PubMed is a publicly accessible search interface to the MEDLINE database. The MEDLINE database contains abstracts for over 10 million articles mostly related to the life sciences. From Medline it is sometimes possible to access the publisher and download the full article.
Here is an interesting aside. It is reported that both the words "elvis" and "lives" each appear as part of several protein sequences held in several protein databases (SwissProt for example). Both of them appear multiple times, but they never appear together. We want to know if this is true.
To answer this question you would want to scan the sequence content of a protein database. Unfortunately Entrez does not allow you to answer this question (later we will use BLAST which can be used for related kinds of searches but doesn't work for this one). However there is a nifty tool at Stanford called Emotif Scan that will work.
Exercise: Use Emotif Scan to find how many times ELVIS appears in the protein database SWISS-PROT, how many times LIVES appears, and how many time they appear consecutively. Do ELVIS and DEAD appear together? How many times does PERL appear? Does PERLISGREAT appear? What would it mean if any of these longer statements did appear in the the protein files?

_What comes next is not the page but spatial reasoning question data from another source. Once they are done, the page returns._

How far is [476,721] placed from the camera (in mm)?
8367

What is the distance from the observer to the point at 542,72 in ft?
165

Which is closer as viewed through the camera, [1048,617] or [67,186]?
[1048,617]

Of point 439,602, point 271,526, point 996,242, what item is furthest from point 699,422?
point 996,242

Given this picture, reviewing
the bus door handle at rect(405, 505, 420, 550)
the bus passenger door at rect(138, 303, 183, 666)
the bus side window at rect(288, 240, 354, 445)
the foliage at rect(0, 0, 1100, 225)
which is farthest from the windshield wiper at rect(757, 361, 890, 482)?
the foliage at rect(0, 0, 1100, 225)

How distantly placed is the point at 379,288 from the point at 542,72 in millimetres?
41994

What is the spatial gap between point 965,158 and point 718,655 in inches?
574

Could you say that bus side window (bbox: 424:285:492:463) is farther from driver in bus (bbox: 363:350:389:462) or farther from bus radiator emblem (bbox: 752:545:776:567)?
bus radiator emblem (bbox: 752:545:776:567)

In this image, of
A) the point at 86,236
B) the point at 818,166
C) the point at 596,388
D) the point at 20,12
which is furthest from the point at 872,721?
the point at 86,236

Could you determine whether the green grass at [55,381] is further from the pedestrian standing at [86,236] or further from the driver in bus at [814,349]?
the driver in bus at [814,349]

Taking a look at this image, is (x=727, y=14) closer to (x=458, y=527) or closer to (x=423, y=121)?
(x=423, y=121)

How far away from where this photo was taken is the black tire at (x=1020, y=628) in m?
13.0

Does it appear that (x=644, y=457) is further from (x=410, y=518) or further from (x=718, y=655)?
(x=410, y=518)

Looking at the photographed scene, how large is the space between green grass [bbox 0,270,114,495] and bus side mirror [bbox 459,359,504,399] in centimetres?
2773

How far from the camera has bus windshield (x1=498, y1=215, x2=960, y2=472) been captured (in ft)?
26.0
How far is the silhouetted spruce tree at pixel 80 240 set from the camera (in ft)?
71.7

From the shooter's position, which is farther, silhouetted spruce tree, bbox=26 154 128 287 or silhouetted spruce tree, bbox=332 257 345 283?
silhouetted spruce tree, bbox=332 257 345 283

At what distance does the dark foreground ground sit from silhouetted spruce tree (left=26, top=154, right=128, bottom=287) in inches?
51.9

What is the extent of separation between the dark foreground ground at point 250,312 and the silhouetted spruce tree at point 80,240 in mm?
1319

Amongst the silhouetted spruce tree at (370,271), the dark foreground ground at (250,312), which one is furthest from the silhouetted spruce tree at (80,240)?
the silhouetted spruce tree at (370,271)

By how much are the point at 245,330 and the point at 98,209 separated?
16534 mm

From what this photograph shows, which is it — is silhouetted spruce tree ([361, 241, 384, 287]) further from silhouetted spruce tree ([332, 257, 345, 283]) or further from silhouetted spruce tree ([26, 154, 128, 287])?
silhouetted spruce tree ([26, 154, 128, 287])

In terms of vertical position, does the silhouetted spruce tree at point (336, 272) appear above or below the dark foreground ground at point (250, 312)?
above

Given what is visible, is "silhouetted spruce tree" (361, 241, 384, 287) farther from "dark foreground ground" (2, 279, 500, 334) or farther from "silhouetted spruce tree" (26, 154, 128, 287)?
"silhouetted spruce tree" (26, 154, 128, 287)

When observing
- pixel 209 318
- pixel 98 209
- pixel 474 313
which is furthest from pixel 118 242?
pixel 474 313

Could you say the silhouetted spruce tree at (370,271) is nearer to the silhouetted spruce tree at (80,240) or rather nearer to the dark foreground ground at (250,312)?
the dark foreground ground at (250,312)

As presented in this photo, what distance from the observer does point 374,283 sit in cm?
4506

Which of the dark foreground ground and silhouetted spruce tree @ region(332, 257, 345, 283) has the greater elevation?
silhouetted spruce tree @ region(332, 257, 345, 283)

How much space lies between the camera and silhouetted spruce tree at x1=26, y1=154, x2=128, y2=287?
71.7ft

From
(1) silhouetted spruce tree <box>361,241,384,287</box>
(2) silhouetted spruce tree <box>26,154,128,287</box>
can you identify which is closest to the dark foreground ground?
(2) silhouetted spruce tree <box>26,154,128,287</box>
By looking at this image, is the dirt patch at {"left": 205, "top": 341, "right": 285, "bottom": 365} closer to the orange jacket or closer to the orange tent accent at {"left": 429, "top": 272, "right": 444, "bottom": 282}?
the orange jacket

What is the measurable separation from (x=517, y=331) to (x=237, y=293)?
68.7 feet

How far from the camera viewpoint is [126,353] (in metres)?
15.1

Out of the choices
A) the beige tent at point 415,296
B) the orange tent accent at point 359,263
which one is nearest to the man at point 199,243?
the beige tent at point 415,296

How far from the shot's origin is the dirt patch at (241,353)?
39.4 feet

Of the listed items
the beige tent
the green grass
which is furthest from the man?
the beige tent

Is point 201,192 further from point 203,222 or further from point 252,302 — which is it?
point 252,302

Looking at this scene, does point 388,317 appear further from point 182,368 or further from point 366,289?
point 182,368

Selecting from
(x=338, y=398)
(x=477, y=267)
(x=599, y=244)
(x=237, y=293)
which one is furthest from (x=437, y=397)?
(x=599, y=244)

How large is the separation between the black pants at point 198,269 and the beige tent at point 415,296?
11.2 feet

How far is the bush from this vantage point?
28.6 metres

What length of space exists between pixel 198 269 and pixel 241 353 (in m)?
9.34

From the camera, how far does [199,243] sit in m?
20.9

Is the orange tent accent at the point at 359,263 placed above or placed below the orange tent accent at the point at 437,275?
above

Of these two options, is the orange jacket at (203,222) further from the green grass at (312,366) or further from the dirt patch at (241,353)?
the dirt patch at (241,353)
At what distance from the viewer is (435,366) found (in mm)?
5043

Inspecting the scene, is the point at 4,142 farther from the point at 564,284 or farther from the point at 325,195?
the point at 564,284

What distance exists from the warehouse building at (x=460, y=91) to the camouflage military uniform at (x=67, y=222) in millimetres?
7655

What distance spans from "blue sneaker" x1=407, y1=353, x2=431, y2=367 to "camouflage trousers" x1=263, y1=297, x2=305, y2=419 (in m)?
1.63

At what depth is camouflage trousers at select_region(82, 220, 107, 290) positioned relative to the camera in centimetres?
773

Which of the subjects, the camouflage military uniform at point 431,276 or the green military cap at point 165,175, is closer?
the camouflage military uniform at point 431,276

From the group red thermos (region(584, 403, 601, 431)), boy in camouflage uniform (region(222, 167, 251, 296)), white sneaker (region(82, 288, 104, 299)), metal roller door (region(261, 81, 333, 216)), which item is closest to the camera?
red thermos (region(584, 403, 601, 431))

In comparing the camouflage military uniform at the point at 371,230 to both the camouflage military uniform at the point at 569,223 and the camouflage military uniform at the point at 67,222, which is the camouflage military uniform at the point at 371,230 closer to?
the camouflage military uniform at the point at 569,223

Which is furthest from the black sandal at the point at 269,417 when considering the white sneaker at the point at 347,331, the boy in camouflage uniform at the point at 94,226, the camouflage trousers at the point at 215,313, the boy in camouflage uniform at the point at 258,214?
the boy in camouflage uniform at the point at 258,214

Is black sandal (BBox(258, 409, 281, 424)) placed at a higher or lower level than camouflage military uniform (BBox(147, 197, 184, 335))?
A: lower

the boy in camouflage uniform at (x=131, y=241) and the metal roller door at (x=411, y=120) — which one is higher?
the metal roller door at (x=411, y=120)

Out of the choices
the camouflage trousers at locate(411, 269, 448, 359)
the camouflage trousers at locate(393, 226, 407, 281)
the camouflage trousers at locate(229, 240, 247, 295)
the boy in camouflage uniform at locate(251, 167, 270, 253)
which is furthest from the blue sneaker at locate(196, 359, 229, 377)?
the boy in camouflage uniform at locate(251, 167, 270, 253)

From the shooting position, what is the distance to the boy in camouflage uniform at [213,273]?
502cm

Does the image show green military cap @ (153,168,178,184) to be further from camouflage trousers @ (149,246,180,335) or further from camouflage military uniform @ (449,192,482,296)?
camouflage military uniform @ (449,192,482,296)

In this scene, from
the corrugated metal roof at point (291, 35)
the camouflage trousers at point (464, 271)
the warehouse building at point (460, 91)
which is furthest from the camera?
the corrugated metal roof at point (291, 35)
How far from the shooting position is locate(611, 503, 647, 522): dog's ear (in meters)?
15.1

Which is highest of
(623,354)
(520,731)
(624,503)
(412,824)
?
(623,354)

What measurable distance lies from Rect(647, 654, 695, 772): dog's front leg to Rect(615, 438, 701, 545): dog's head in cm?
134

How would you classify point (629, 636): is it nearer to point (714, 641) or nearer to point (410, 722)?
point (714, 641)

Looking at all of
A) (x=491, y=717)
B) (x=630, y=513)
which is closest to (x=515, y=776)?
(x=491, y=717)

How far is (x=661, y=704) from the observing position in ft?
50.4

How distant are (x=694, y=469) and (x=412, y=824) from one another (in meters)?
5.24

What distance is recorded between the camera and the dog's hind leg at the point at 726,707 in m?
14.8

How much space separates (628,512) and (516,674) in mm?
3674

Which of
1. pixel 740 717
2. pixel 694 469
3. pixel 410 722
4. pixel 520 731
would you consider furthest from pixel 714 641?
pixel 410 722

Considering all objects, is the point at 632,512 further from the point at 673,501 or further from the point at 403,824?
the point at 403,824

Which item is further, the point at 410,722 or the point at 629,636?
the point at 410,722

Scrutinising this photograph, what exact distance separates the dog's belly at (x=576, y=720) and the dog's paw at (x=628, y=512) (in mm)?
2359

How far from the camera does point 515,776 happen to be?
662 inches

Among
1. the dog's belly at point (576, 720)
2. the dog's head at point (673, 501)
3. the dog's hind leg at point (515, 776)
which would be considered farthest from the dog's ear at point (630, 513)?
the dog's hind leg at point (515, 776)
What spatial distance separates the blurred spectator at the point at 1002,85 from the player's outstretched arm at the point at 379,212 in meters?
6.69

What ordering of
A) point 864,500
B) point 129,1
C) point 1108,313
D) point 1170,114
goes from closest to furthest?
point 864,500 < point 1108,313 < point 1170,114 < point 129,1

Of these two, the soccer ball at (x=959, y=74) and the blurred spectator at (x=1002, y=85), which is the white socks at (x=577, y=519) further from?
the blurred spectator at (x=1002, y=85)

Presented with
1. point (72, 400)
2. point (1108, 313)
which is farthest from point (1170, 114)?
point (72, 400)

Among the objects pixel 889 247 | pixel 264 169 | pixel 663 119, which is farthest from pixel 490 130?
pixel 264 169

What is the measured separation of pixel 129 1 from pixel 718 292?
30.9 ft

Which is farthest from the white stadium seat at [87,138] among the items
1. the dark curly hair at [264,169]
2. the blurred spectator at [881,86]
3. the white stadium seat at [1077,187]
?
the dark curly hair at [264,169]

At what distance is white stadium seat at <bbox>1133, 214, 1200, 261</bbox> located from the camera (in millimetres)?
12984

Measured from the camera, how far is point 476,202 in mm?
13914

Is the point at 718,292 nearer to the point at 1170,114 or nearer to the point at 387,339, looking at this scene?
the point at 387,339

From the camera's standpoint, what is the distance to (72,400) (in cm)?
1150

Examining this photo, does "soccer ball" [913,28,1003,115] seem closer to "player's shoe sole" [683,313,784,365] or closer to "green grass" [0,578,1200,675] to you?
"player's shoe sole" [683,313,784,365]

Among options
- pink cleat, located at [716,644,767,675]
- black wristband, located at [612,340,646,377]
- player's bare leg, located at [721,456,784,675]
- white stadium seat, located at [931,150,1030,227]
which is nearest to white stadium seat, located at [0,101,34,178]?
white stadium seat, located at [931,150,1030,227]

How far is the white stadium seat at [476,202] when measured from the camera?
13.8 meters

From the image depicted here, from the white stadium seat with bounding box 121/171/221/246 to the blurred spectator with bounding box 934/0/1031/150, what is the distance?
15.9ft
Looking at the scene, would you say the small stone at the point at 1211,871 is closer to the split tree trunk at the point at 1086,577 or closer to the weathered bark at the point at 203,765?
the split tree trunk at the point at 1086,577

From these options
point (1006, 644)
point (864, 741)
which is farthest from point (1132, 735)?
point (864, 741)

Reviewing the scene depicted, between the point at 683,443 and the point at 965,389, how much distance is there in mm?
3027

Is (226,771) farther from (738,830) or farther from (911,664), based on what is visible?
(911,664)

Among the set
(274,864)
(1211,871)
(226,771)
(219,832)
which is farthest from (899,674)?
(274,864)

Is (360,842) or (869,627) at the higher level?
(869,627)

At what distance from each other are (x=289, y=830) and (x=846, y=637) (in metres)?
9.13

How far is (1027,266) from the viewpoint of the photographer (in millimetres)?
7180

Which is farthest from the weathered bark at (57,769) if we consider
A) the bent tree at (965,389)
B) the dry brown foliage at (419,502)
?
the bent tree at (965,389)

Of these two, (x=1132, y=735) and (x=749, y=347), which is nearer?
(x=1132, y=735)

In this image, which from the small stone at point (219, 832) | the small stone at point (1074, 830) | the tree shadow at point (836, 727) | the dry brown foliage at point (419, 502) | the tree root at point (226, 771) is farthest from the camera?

To use eMOTIF SCAN, write your string in the box where the program calls for a regular expression. We will study regular expressions in more detail later. For now, the simplest regular expression is a simple string like ELVIS.
For amusement, read The Scientist article (listed in the papers list) about ELIVIS searching. How do the results reported there compare to the results you just obtained?.You might also want to determine if your name in the database?